ぼくの一番弟子が斎藤ネコ(注39)。藝大の作曲科にいた19のときからうちに来ているんです。作曲科だから譜面の清書を頼んだり、スタジオに連れて行っていろいろなことをやらせました。実はジャズ・ピアノが習いたくて来たんです。でもぼくはそのことを知らなかったし、作曲科だから勘違いしてたんです。いまは林檎ちゃんのプロデューサーでしょ。それで頼まれて、山木秀夫と高水健司(b)がリズム・セクションでいくつかやってます(注40)。
(注38)椎名林檎(音楽家1978年~)98年デビュー。デビュー作『無罪モラトリアム』(東芝EMI)と2作目『勝訴ストリップ』(同)がミリオンセラーを記録。2004~12年は東京事変の活動も並行。映画、舞台、TVドラマなどの音楽も手がけ、演歌からポップスの歌手やグループにも楽曲を提供。16年のリオデジャネイロ・オリンピック/パラリンピックにおいて、フラッグハンドオーヴァー・セレモニーのクリエイティヴ・スーパーヴァイザーと音楽監督を務める。
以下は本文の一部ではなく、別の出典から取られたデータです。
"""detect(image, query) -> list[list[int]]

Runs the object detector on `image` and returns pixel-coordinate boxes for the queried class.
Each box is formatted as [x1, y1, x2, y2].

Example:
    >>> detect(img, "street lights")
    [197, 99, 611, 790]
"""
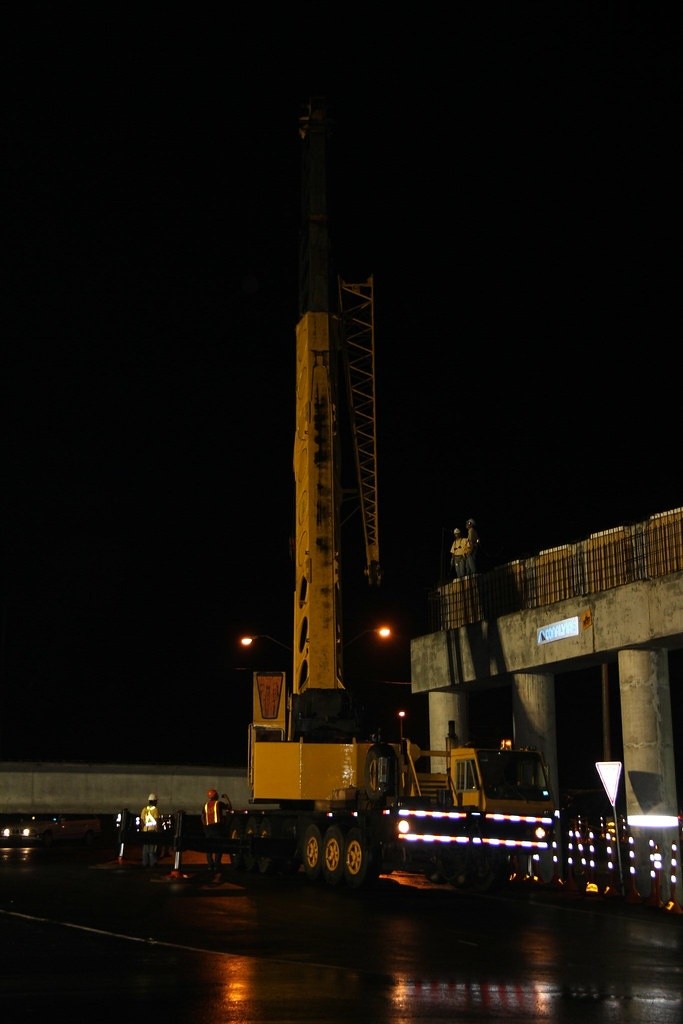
[398, 710, 406, 746]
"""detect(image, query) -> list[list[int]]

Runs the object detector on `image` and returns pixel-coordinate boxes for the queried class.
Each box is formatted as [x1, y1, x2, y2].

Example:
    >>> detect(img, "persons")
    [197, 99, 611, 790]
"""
[203, 788, 233, 873]
[139, 792, 162, 867]
[466, 518, 480, 574]
[450, 528, 468, 576]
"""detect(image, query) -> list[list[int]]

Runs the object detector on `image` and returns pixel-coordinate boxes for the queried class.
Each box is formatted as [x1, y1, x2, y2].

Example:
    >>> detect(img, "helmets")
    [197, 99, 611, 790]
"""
[148, 793, 156, 800]
[207, 789, 217, 799]
[453, 528, 460, 534]
[467, 518, 476, 526]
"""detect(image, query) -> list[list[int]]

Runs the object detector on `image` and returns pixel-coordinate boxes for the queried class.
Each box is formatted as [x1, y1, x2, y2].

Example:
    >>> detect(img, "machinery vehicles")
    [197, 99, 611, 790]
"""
[117, 88, 560, 896]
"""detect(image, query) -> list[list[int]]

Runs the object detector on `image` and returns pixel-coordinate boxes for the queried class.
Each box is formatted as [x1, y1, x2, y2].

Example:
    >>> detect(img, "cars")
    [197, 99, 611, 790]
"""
[0, 813, 102, 848]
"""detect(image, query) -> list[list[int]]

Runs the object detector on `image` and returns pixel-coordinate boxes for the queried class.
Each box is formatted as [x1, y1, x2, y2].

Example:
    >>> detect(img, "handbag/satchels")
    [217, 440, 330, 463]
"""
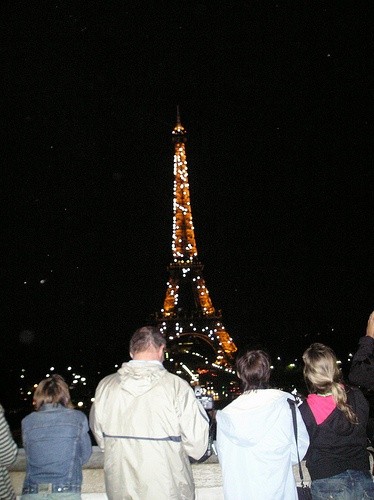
[297, 485, 312, 500]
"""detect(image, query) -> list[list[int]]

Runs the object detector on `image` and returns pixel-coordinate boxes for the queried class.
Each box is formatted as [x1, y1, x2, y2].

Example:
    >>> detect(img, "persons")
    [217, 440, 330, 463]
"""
[215, 351, 310, 500]
[88, 326, 209, 500]
[299, 311, 374, 500]
[20, 374, 93, 500]
[0, 404, 18, 500]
(注39)斎藤ネコ(vln 1959年~)東京藝術大学音楽学部作曲科卒業。多くのCM音楽、アーティストの作編曲、アルバム・プロデュースなどを手がける。範囲はクラシックからハード・ロックまでと幅広い。主な作品に、新国立劇場「城」、世田谷パブリックシアター「審判」、シアターコクーン「黴菌」、群馬交響楽団「100万回生きたねこ」、椎名林檎「Ringo EXPO 08」などがある。
(注40)2009年『三文ゴシップ』(EMI)収録の〈旬〉、17年『逆輸入〜航空局〜』(ユニバーサル)収録の〈薄ら氷心中〉などがある。
——市川さんにとって、ジャズの面白さはどんなところでしょう?
いちばん面白いのは、曲を弾くことじゃなくて、そのときになにが表現できるかですね。本当は曲なんかなくて始めたいと思っているんですよ。テーマがなくて、いきなり即興演奏を始めたい。それが理想だと思っています。
——そういう演奏をやられたこともあるんですか?
いまはそれに近いです。
——フリー・ジャズとは違う?
ぼくを「セミ・フリー」と呼ぶひとがいます(笑)。それはテーマ・メロディがあるときですね。曲を作ってアレンジをして、そこにソロのスペースを作れば、それがセミ・フリー。
——曲もなく演奏を始めるとおっしゃるけど、市川さんは作曲家になりたかった。まったく逆ですよね。
だからピアノを弾くときはせめてね、ということです。作曲家としては、1000曲まではいきませんけどコマーシャルもけっこう書きました。CMのアルバム(注41)もあります。このアルバムには、ぼくの大恩人である大森昭男(注42)プロデューサーと一緒に制作したものが収められています。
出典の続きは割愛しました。